There’s a saying, “It’s not what you know, it’s WHO you know!”

If there’s one thing I had to learn the hard way, the classical way of applying for jobs doesn’t work anymore!

LinkedIn is a living, breathing (and hopefully never dying!)  proof of that. Like every job seeker out there, who aims to make it big in life, I have meticulously used the platform to enable a robust web of industry stalwarts.

And why not? It’s de facto the biggest professional network on the planet. If Facebook conceived the era of “The Social Network,” LinkedIn revolutionized it with relentless innovation.

In the summer of 2003, founder Reid Hoffman conceptualized LinkedIn, but its journey to the top wasn’t all that hunky-dory! In fact, on bad days, the network failed to garner as many as 20 sign ups!

So, how did LinkedIn become a robust network of 740 million members, spanning across 200 countries?

Humble Beginnings & Sluggish growth of LinkedIn:

LinkedIn went live in 2003 with a vision to transform the way people managed professional lives by finding the right people and the right information. The intent was to spend marketing efforts on customers who could generate the most returns and become brand champions. With its melting pot of entrepreneurial hotshots, venture capitalists, and job seekers, the San Francisco Bay Area became the initial target.

Except, early adoption was slow owing to people’s inability to understand the platform’s value. By the end of 2004, LinkedIn totaled 150,000 members, somewhat a glacial growth by internet product standards. Undeterred, the founders’ kept pulling in the weight to improve the producers & several new features were integrated into the platform to build communities and broaden its appeal.

Source: DriftZero

But, the team’s confidence did not necessarily translate into investors’ interest. 26 VP pitches later, only 2 VCs responded favorably – Sequoia & Nokia Ventures! Anticipating the need to prove profitability quickly and consistently, the company plunged into serious business mode, in 2005, with the launch of jobs features and a subscriptions paid model, scaling over 5 million subscribers.

A year later, LinkedIn had begun to rake it in, especially when the internet wasn’t as ubiquitous. As globalization and the connected world became the new reality, LinkedIn also expanded its reach to European markets (UK, France & Spain) and opened its first international office in the United Kingdom.

Clarifying Purpose: Running the product or leading an organization?

One would think, things were finally working out for this dynamic team, except two roadblocks: Consumer perspective and Organizational acumen!

Sustaining LinkedIn’s growth also meant one thing: they needed to hire a CEO asap!

Till now, the founders were investing their major efforts on burning product questions rather than organizational needs. Reid, known to be an excellent strategist, developed a cultural affinity for robust product vision, business strategy, and “know it all” trends of the Internet industry.

But, they needed someone, with a wealth of experience in consumer internet products. Someone, who could usher the company towards scaling infrastructure & teams, understanding users, and putting the right people in charge.

And that’s where Jeff Weiner fit the bill – a Wharton graduate, with some heavyweight experience in Warner Bros., Yahoo Inc. and venture firm Greylock Partners!

REQUEST 1 → Based on the text about LinkedIn's early years, does each statement agree with it? (a) LinkedIn had 150,000 members by the end of 2004. (b) LinkedIn opened its first international office in France. (c) The San Francisco Bay Area was LinkedIn's initial target. Answer yes or no for each and quote the words that decide it.
REQUEST 2 → Select every line of the listing that contains the string "countryside", treating uppercase and lowercase as different.

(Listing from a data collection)
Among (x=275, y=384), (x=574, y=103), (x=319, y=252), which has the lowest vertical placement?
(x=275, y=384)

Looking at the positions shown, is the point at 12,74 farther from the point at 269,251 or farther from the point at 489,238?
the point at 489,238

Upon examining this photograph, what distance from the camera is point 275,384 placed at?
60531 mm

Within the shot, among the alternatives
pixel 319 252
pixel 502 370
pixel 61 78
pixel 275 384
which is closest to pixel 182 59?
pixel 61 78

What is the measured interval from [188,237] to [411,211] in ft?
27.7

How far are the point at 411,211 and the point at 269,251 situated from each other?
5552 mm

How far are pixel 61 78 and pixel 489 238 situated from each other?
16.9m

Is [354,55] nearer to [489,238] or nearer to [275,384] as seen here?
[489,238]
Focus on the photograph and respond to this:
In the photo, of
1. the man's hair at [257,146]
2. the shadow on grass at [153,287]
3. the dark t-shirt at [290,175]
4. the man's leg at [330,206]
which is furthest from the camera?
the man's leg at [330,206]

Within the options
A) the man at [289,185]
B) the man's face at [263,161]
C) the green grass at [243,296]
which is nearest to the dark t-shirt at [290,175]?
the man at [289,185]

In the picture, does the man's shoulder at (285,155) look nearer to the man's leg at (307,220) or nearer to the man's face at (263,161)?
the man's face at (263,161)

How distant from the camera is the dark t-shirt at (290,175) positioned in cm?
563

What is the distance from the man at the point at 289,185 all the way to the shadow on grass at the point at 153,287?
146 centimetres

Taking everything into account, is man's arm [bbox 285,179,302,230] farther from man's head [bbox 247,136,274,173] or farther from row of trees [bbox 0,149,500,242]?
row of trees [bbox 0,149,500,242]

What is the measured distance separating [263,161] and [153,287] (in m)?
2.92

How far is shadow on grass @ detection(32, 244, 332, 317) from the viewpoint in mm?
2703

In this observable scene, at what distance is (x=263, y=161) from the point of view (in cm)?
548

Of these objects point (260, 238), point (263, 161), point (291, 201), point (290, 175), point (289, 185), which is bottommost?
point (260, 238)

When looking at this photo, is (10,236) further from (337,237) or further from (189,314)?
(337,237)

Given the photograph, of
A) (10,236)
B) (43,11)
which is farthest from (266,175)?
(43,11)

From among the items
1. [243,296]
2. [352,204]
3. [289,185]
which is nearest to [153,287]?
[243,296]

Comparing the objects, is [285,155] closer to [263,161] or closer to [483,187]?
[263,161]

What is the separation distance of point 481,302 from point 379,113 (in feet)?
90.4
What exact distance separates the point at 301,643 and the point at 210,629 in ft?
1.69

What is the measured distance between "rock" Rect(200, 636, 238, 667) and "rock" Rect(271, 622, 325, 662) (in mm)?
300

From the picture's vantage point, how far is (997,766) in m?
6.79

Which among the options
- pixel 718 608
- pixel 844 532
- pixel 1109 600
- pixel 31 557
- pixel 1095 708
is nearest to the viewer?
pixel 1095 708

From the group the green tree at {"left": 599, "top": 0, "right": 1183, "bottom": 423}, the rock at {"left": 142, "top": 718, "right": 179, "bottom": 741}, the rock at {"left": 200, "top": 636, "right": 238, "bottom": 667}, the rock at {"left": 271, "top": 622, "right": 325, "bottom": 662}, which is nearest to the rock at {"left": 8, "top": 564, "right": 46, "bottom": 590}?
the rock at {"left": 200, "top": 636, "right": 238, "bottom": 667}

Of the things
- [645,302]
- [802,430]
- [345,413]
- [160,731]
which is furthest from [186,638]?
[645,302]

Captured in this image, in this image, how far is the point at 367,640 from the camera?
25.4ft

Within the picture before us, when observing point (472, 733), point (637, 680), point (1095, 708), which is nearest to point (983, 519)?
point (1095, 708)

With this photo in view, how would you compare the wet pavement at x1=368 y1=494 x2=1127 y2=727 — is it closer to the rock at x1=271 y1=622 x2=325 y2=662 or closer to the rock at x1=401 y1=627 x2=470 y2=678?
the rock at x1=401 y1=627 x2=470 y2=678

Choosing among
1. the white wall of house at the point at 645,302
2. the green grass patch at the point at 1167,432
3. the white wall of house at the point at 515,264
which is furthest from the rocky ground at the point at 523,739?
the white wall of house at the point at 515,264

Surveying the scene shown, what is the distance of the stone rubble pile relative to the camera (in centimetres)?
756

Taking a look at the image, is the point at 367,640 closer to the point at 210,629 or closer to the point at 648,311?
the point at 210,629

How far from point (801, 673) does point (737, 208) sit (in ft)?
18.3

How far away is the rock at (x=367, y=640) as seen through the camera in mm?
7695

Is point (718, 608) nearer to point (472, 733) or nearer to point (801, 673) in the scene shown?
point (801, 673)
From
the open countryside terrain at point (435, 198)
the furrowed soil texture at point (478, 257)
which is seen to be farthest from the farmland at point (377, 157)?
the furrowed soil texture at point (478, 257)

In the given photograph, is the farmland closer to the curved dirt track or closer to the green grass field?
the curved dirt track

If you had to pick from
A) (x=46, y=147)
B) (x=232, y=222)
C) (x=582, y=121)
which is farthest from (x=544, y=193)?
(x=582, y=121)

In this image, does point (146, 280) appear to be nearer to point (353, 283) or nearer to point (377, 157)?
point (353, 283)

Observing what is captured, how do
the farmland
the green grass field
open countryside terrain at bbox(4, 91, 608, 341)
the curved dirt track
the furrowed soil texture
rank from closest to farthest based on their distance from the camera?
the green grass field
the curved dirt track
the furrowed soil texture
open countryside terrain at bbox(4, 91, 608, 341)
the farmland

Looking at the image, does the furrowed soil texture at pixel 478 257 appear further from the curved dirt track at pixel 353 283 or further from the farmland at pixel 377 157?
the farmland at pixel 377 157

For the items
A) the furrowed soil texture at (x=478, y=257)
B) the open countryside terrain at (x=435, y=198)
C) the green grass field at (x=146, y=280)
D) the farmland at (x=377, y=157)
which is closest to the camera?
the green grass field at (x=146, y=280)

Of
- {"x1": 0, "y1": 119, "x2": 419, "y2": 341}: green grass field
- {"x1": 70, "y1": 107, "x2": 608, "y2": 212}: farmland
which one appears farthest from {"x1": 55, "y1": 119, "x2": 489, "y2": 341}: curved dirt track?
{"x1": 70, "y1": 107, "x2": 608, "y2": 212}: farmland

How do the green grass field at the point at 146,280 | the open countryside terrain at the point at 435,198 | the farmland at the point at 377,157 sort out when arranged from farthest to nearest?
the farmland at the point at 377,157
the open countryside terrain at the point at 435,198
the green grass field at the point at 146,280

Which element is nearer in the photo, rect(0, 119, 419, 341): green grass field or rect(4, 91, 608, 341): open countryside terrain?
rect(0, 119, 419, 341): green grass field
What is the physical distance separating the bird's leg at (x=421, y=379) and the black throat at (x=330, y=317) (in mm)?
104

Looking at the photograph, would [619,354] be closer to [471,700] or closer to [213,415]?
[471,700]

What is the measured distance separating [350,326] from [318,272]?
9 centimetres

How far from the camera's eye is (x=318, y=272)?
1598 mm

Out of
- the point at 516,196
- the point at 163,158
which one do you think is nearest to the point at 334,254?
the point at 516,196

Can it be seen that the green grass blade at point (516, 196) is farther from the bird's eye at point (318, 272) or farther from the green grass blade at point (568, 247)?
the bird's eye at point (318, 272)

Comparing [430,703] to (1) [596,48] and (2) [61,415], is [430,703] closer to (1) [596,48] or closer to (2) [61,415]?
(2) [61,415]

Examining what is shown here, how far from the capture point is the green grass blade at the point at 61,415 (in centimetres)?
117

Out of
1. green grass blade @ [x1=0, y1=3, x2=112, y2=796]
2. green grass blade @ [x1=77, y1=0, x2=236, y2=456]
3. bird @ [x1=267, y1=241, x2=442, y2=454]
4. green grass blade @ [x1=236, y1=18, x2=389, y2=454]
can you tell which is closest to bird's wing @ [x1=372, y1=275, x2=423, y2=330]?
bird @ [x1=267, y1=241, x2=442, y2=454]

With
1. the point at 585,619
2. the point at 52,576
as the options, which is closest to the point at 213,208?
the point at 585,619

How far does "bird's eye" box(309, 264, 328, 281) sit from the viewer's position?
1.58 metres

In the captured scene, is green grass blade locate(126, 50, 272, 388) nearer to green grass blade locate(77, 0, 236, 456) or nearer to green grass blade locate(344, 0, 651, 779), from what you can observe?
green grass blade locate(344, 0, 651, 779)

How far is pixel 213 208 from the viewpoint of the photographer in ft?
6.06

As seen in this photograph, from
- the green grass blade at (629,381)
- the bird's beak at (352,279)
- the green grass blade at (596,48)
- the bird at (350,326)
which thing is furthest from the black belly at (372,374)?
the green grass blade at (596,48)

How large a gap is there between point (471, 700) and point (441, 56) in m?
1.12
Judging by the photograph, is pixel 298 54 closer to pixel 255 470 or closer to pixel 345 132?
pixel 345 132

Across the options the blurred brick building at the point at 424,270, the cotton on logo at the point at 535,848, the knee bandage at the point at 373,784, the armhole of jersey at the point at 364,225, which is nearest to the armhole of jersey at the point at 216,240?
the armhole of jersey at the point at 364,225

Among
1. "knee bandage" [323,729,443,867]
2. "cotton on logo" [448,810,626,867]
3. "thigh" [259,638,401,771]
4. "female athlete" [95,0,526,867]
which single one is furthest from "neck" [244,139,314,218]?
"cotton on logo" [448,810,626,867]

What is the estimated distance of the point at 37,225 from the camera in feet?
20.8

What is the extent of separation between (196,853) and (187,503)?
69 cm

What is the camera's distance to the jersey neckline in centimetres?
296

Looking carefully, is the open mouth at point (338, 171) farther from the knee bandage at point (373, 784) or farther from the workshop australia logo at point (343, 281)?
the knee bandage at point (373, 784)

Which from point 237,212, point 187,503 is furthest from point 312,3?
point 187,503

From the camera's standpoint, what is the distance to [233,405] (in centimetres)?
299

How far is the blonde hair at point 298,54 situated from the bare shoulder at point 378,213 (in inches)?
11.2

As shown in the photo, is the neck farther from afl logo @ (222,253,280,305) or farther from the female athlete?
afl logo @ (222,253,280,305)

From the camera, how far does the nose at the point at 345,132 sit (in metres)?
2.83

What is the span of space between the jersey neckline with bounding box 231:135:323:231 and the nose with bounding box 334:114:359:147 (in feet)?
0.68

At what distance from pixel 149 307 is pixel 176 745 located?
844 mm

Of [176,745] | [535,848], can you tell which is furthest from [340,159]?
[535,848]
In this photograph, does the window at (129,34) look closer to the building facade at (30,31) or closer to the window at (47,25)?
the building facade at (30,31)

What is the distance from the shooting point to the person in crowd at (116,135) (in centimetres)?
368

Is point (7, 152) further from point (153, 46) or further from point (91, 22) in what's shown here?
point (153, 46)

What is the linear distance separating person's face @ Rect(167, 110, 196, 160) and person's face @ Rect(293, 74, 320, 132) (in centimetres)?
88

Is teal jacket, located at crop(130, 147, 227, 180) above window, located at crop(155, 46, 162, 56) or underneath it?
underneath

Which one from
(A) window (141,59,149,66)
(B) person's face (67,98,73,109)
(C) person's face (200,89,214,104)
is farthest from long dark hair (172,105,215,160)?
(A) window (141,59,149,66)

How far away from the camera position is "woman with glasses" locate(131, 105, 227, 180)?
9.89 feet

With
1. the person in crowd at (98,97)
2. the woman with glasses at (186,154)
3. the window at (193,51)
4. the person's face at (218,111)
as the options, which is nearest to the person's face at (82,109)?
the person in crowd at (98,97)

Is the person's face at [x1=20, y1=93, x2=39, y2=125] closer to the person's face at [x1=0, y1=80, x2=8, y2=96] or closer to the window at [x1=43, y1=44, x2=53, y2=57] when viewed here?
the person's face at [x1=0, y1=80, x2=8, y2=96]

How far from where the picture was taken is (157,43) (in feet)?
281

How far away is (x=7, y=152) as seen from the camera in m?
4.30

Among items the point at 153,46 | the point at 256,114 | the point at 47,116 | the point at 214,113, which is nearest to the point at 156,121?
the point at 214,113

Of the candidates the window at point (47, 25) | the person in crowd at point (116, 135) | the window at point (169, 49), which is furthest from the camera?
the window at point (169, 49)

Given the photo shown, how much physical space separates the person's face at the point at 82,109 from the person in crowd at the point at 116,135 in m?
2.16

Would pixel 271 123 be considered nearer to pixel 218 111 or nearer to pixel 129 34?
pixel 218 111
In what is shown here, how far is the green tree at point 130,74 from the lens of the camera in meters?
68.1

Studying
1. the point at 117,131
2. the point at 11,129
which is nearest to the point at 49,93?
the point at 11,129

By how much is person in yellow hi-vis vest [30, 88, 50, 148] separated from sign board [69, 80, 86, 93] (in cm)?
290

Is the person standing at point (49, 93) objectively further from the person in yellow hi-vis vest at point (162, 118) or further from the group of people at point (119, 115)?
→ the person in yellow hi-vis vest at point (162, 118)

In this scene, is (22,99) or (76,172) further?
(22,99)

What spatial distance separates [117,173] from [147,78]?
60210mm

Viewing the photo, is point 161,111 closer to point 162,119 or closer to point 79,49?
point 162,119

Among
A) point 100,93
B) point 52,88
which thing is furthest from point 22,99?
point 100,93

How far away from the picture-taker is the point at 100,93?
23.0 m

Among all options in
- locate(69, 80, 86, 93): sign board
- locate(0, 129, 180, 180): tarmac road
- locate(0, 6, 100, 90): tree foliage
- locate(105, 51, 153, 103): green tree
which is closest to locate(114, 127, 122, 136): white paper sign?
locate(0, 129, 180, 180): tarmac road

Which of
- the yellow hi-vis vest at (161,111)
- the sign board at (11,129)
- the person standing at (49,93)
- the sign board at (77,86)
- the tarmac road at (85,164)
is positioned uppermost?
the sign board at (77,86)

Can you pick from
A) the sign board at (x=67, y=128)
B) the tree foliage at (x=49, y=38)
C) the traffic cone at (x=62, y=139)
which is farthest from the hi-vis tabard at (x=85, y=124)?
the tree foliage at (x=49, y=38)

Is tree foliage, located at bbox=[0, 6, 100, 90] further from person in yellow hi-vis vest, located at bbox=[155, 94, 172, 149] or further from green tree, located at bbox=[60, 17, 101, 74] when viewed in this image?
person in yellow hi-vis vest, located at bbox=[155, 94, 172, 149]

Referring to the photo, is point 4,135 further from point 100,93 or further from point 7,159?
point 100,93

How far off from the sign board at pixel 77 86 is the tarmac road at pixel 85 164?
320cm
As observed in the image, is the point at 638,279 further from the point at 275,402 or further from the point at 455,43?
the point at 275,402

EXPECTED OUTPUT 1 →
(a) Yes: "By the end of 2004, LinkedIn totaled 150,000 members"
(b) No: "opened its first international office in the United Kingdom"
(c) Yes: "the San Francisco Bay Area became the initial target"

EXPECTED OUTPUT 2 →
the open countryside terrain at point (435, 198)
open countryside terrain at bbox(4, 91, 608, 341)
open countryside terrain at bbox(4, 91, 608, 341)
B) the open countryside terrain at (x=435, y=198)
How do the green grass field at the point at 146,280 | the open countryside terrain at the point at 435,198 | the farmland at the point at 377,157 sort out when arranged from farthest to nearest?
the open countryside terrain at the point at 435,198
Which element is nearer in the photo, rect(0, 119, 419, 341): green grass field or rect(4, 91, 608, 341): open countryside terrain?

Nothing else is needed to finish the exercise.